Stored data:
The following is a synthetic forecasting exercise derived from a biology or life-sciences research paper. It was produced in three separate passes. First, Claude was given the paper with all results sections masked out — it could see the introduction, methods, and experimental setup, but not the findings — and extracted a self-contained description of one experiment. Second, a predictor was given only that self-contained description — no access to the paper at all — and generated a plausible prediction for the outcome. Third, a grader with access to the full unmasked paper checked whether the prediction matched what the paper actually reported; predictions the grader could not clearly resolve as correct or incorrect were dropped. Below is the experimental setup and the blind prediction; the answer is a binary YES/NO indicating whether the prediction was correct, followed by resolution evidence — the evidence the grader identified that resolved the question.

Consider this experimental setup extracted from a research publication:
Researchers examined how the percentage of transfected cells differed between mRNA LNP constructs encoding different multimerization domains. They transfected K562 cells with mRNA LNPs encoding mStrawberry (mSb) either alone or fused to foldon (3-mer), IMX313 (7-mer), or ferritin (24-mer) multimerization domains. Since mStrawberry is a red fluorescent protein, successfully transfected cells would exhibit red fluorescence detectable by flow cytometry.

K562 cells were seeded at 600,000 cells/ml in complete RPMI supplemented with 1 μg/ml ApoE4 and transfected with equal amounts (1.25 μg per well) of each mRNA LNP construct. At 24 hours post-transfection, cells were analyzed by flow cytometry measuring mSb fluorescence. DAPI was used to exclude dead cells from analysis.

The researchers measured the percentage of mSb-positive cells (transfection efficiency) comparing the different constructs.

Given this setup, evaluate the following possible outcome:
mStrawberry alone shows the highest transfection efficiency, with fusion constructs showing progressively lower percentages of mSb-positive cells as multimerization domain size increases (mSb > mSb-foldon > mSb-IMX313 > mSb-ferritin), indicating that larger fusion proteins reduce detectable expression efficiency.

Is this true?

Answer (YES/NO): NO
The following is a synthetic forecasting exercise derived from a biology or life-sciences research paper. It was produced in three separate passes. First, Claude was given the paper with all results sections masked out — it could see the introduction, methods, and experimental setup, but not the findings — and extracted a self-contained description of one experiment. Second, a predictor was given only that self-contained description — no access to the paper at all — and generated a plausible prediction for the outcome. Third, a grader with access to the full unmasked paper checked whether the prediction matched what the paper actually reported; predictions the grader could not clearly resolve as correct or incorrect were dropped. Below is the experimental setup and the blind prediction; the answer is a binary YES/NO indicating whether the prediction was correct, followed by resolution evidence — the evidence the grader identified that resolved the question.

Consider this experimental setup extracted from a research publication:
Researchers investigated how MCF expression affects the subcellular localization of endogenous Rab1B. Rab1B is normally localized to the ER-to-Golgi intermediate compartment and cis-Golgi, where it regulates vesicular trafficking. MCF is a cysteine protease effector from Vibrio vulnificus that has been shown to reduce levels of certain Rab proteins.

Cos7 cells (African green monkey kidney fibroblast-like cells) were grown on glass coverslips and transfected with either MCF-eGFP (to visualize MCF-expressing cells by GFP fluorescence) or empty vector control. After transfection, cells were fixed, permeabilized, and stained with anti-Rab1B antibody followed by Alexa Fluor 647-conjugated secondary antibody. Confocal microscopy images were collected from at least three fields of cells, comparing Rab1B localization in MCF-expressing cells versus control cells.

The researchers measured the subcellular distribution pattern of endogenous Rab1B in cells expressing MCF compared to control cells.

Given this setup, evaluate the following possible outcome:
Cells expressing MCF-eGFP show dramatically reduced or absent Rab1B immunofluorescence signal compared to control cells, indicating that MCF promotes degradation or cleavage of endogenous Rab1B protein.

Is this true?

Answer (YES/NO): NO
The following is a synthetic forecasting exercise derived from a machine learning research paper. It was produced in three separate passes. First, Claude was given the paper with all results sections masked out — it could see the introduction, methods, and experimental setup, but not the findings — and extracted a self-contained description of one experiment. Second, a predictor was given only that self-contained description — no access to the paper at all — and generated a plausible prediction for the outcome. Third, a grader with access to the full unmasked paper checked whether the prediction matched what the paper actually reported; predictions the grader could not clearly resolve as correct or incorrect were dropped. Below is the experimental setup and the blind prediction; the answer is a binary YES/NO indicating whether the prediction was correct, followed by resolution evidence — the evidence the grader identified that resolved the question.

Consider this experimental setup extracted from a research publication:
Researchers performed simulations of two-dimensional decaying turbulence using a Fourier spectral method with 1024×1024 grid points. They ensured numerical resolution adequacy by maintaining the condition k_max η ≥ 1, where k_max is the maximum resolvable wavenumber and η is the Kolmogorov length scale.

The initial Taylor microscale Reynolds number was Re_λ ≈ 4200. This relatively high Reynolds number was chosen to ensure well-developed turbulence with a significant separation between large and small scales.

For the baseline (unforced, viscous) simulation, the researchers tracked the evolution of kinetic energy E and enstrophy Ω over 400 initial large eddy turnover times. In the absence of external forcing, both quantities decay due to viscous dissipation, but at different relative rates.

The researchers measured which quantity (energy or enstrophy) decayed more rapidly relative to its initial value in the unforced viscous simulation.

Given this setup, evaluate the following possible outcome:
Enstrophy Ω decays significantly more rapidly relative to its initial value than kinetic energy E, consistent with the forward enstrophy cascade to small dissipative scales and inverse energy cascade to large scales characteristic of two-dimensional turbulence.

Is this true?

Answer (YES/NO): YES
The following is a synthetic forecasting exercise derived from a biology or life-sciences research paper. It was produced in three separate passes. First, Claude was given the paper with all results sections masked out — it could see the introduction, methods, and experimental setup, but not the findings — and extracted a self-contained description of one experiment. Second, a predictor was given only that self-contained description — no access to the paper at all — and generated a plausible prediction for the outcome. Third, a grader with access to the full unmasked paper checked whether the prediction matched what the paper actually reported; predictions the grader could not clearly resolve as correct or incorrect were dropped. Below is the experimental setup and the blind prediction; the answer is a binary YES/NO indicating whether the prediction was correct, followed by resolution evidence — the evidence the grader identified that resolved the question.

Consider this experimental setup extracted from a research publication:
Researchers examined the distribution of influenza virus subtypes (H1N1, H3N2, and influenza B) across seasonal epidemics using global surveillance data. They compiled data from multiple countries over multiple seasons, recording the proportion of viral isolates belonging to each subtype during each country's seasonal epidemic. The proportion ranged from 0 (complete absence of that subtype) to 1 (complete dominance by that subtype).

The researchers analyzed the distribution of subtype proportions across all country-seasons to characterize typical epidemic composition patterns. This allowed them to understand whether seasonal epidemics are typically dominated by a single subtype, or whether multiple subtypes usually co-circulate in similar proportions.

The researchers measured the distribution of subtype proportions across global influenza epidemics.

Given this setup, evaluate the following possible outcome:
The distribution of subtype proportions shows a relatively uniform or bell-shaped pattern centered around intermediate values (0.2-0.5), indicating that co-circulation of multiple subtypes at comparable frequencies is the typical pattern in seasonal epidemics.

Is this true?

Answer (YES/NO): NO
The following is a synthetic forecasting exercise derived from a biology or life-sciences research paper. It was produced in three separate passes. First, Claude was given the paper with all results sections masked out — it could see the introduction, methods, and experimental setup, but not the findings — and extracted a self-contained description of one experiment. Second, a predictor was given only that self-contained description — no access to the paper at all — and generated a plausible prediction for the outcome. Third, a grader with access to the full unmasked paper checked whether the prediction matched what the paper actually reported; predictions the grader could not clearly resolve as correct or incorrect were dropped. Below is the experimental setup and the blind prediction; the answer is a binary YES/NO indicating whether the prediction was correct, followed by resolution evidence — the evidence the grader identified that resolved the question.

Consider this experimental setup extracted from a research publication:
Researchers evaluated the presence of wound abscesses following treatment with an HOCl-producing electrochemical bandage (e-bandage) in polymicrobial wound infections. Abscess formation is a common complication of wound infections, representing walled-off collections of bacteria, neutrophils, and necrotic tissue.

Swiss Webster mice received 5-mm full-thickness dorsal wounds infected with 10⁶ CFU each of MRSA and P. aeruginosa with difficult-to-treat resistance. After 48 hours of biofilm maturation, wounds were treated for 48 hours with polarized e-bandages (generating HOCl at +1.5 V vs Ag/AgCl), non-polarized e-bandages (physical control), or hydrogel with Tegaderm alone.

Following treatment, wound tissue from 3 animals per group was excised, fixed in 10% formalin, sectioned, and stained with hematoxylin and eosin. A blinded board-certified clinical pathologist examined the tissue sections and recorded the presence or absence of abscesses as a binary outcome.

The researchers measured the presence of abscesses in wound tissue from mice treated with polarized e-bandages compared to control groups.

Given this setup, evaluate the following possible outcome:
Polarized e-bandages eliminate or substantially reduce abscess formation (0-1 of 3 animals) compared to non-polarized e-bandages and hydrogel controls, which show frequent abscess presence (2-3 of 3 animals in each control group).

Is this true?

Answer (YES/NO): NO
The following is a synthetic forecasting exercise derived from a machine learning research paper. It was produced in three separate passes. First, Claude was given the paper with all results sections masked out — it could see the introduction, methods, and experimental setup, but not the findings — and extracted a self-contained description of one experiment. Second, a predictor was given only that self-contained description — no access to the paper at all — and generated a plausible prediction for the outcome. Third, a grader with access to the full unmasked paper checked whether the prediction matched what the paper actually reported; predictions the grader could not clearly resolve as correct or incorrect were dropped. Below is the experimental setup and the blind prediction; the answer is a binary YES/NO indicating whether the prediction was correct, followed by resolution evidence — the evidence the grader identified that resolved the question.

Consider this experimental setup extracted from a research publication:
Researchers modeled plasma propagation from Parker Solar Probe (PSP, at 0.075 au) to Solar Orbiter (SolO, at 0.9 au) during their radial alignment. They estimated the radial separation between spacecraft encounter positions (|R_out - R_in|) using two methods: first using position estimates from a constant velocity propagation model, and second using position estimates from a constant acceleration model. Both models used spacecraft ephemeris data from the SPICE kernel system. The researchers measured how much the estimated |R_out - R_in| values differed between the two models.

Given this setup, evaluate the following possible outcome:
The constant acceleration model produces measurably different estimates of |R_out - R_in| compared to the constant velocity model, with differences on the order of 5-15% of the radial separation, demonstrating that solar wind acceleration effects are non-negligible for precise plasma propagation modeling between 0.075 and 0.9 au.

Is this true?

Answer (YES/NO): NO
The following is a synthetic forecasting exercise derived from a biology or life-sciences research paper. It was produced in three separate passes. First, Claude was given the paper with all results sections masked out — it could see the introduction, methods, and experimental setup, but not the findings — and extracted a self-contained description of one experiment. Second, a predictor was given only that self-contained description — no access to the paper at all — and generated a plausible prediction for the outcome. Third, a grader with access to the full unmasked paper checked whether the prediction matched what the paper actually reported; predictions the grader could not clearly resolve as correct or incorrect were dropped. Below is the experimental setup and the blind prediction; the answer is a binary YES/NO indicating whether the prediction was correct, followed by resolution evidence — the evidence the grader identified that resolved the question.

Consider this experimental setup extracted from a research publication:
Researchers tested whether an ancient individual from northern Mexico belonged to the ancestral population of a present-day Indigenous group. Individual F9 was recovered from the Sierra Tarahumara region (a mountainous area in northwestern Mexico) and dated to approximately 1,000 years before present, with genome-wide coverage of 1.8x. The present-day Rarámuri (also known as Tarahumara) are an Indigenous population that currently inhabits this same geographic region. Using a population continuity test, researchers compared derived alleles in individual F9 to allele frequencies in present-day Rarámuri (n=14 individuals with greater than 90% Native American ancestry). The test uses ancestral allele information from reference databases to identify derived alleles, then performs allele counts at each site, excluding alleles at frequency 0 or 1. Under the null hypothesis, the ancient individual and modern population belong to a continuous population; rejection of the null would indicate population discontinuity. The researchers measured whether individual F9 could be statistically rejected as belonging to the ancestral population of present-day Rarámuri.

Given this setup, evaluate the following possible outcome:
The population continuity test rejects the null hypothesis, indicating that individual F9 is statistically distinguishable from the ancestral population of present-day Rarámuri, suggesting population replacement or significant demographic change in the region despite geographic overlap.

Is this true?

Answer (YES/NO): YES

• Exercise directions: Would you copy every line of the entries that includes the word "subcellular"?

• Result for this exercise:
Researchers investigated how MCF expression affects the subcellular localization of endogenous Rab1B. Rab1B is normally localized to the ER-to-Golgi intermediate compartment and cis-Golgi, where it regulates vesicular trafficking. MCF is a cysteine protease effector from Vibrio vulnificus that has been shown to reduce levels of certain Rab proteins.
The researchers measured the subcellular distribution pattern of endogenous Rab1B in cells expressing MCF compared to control cells.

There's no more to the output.